Marriage in church with 35 grandchildren outperforms egg donation with 15 grandchildren.

Can we combine church strategy and donation strategy?

Egg donor should be age 21-29. Time between donations: While not explicitly stated in the search results, most clinics typically require a waiting period of several months between egg donation cycles to allow the donor's body to recover. This period can range from 3 to 6 months, depending on the clinic's policies and the donor's individual health status.

Optimal strategy: Stay in church until 27 and try to get a church husband. If not successful donate eggs between age 27-30. Find non-church husband at age 30.

~hanlen-maptun

How many kids does your church actually have?

anon
Replying to:
anon

The average married couple has around 10 children. Healthy couples have 15-20 kids. Normal couples have around 10 kids and less healthy couples have 5-8 kids.

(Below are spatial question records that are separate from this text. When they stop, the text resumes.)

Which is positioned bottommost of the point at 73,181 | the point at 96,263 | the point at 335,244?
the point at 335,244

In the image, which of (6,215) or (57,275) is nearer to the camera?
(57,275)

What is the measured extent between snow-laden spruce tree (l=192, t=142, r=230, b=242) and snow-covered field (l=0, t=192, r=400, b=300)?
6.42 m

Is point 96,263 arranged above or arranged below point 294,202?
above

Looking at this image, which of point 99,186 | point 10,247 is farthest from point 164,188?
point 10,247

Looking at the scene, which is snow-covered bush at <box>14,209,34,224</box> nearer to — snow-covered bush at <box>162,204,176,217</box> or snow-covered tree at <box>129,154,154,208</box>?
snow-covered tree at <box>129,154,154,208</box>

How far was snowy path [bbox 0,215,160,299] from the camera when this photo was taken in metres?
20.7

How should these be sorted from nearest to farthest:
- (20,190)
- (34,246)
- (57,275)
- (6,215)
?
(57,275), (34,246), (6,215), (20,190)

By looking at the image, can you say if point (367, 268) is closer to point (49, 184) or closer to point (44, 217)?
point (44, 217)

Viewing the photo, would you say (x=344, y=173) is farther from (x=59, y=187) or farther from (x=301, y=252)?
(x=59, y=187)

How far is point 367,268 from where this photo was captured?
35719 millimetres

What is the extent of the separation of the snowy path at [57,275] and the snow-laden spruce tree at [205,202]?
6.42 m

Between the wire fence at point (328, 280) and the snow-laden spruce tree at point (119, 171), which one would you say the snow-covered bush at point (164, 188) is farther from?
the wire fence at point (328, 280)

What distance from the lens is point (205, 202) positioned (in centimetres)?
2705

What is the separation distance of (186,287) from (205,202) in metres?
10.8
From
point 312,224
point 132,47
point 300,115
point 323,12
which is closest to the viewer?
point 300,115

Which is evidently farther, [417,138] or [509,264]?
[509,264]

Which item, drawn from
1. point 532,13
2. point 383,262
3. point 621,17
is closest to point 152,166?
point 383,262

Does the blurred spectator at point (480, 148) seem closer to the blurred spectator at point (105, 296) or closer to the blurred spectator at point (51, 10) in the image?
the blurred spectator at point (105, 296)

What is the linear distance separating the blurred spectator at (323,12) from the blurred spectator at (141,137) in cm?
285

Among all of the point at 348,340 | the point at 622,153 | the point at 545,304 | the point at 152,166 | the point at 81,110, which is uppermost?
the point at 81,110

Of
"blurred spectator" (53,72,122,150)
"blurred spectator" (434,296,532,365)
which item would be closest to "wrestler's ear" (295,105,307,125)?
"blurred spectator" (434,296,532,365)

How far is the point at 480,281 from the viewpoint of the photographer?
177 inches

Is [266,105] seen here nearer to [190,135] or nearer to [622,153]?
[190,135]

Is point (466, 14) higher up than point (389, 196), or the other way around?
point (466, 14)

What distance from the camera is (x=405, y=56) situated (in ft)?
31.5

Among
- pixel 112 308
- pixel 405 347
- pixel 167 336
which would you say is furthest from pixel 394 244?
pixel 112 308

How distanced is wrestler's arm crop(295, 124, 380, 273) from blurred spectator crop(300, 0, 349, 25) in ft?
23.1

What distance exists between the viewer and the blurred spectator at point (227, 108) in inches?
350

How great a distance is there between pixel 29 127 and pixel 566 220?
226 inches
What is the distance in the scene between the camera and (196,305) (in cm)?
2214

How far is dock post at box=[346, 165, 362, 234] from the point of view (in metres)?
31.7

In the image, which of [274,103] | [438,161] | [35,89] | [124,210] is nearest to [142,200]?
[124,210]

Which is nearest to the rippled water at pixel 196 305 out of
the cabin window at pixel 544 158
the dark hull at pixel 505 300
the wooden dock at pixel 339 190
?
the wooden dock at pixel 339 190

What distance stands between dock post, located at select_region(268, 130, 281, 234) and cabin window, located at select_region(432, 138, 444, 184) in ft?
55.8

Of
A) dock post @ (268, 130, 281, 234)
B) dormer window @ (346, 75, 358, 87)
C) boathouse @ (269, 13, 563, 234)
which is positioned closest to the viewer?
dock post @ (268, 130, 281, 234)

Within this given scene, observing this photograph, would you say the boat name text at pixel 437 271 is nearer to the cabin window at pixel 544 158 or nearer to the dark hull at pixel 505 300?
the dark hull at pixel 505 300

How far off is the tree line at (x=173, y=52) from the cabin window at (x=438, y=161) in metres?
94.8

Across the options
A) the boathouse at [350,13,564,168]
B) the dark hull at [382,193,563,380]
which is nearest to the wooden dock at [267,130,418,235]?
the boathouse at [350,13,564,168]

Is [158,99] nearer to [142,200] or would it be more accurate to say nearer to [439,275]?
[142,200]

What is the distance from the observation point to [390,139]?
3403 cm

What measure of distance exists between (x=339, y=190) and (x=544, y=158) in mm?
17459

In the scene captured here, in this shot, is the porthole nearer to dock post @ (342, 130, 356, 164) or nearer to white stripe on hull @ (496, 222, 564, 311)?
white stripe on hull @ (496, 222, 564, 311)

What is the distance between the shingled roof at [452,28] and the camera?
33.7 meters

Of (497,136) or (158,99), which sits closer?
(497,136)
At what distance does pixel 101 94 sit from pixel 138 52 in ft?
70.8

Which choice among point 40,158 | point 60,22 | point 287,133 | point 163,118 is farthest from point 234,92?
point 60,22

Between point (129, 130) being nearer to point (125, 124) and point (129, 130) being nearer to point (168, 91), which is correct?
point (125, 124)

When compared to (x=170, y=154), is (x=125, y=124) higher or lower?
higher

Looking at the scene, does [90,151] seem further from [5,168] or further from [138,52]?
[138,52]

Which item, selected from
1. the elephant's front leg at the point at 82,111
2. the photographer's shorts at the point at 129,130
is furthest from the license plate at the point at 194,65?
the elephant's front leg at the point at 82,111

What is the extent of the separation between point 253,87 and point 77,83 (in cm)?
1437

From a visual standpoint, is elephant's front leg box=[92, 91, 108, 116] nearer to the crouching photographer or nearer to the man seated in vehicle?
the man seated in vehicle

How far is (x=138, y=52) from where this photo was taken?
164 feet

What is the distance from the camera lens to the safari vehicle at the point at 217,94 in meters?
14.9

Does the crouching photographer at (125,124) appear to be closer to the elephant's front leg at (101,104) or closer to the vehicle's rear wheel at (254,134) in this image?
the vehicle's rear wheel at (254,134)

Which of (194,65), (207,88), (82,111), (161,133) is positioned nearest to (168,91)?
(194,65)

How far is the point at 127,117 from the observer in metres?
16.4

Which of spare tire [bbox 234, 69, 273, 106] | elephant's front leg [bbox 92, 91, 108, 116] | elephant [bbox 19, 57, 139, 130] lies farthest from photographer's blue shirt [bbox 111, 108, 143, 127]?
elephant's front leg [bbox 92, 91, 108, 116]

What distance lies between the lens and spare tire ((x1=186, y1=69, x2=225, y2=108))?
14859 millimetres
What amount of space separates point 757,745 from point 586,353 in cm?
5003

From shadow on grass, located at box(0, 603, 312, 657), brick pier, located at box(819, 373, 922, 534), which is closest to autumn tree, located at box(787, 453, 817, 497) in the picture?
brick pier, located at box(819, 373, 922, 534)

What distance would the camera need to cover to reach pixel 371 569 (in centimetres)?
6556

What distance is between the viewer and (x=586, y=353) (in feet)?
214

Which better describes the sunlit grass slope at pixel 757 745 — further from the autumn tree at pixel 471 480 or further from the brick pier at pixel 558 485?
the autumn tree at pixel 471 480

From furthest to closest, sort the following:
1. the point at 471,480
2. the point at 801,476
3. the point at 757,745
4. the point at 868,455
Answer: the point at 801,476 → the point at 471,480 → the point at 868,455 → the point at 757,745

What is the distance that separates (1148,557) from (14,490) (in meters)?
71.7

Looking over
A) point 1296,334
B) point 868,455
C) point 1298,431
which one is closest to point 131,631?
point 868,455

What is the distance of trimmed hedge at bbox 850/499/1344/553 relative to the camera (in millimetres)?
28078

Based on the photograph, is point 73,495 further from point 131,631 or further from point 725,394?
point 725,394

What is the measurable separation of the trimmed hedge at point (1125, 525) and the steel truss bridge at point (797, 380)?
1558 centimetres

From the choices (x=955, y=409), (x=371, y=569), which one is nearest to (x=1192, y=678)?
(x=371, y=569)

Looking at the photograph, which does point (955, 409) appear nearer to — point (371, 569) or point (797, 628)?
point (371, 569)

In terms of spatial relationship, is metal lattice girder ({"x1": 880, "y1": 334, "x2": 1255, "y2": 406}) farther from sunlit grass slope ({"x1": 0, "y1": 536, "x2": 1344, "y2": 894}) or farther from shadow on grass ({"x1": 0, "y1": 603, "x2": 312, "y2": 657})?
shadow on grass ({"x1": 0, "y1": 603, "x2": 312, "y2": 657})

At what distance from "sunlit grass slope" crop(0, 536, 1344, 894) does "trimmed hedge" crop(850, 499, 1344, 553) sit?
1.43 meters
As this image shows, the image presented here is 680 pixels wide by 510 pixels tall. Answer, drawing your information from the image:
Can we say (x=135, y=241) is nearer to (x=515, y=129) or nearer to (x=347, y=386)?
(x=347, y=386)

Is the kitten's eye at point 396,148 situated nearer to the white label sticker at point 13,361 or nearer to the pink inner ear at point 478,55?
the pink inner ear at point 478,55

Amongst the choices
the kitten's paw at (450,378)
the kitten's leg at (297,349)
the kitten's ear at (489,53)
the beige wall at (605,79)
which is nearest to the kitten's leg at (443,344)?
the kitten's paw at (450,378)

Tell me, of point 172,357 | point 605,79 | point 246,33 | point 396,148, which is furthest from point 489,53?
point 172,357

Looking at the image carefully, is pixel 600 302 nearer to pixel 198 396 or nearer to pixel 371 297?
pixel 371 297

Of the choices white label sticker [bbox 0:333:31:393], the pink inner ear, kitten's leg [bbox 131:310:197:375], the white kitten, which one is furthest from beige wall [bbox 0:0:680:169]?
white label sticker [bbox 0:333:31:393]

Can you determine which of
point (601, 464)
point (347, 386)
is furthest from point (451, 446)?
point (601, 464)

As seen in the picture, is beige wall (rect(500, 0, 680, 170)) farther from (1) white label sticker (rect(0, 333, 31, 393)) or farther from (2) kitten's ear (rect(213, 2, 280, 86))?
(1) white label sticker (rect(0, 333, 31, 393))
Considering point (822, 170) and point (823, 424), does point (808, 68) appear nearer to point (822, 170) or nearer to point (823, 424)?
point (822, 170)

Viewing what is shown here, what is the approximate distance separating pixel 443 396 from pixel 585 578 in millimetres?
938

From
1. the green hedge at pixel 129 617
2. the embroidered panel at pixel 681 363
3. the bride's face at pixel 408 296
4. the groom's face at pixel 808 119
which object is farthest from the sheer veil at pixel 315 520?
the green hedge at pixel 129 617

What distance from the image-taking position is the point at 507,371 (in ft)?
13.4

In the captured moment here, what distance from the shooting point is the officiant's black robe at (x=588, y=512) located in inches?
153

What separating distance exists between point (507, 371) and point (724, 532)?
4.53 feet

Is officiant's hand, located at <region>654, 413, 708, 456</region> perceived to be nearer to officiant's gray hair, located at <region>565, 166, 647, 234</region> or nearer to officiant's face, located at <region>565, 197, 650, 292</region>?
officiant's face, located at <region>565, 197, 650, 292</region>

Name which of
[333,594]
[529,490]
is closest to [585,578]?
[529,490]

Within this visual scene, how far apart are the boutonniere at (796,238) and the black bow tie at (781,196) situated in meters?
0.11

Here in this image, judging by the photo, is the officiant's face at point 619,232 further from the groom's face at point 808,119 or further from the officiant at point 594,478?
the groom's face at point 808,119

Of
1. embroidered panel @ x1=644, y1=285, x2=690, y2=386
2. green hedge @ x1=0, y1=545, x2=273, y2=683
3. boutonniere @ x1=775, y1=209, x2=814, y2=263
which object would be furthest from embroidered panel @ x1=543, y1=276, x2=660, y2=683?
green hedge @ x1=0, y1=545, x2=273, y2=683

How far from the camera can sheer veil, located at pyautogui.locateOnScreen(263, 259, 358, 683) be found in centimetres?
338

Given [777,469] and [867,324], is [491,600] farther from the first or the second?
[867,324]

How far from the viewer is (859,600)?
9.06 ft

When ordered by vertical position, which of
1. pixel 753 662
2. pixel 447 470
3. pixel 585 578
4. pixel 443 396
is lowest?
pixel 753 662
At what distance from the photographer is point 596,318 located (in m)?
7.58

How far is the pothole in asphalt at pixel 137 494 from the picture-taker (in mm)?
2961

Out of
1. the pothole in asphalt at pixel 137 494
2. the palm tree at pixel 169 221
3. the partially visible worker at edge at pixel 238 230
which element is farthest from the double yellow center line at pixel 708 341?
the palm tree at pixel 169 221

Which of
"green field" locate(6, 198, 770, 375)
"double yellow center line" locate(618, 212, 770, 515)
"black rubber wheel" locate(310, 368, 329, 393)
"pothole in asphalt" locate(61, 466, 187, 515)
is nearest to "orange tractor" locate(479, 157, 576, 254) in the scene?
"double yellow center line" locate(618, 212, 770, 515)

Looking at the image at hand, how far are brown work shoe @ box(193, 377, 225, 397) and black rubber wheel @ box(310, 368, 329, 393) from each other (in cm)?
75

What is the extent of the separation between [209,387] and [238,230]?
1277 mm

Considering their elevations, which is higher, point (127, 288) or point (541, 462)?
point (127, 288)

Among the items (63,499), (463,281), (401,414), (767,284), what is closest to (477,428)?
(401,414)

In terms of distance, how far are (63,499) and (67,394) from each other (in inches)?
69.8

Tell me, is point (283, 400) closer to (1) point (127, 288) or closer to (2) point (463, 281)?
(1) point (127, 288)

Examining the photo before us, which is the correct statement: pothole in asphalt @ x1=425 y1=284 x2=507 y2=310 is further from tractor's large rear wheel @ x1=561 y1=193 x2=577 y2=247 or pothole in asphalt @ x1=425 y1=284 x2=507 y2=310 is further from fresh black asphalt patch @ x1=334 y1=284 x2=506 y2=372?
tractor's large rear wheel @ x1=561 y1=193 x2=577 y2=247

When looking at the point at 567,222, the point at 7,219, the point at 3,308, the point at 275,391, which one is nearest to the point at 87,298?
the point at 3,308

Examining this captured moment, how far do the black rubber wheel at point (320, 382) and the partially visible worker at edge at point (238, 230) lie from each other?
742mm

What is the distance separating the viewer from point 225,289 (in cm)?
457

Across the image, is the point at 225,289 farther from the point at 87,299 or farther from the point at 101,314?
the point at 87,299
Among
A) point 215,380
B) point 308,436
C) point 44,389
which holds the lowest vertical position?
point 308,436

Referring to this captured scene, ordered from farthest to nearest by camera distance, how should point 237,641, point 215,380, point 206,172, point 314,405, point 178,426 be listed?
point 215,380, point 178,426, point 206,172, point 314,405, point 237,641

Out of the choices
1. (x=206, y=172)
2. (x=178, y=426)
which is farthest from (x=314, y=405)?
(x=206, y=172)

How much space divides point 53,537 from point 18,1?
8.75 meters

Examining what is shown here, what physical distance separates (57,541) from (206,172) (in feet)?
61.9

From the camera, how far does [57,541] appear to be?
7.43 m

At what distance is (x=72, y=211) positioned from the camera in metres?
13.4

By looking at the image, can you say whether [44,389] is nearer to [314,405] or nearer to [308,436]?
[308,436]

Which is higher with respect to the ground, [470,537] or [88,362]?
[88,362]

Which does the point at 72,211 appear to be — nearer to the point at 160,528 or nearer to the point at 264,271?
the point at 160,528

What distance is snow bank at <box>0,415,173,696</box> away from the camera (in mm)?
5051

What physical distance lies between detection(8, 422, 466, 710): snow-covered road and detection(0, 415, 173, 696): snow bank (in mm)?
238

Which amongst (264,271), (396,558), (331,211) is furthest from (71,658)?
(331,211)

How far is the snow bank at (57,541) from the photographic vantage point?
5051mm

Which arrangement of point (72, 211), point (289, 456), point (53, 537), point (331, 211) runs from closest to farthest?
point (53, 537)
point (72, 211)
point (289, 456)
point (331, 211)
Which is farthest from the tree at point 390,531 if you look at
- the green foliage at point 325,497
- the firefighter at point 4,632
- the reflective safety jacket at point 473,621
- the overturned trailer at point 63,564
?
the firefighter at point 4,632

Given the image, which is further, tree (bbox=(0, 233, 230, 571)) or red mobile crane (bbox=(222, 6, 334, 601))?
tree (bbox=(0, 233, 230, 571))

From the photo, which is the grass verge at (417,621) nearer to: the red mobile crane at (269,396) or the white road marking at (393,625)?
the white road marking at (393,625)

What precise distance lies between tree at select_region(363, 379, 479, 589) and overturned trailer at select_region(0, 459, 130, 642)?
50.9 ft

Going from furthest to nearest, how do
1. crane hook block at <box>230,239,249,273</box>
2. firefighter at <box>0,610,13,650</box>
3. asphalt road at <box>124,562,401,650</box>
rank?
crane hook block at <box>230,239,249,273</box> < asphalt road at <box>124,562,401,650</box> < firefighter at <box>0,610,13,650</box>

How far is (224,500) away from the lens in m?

The church has no contraception, sex, limited period of breast feeding and quite frequent twin births resulting in a high birth frequency. The age of marriage is low resulting in a long productive fertility window.

Members of the church are hardworking but allocate only little time to employment. There is much time allocated to raising and educating children. They use most modern technology (but no TV and they restrict smart phone usage). The kids go to public schools, but don’t join some non-church activities like sports clubs.

I would estimate the retention rate (= kids remain in church) at around 80%.

You get a combination of Amish fertility plus modern technology.

Most of them also seem to be true believers (as opposed to going to church for group identity, marriage or business advantages).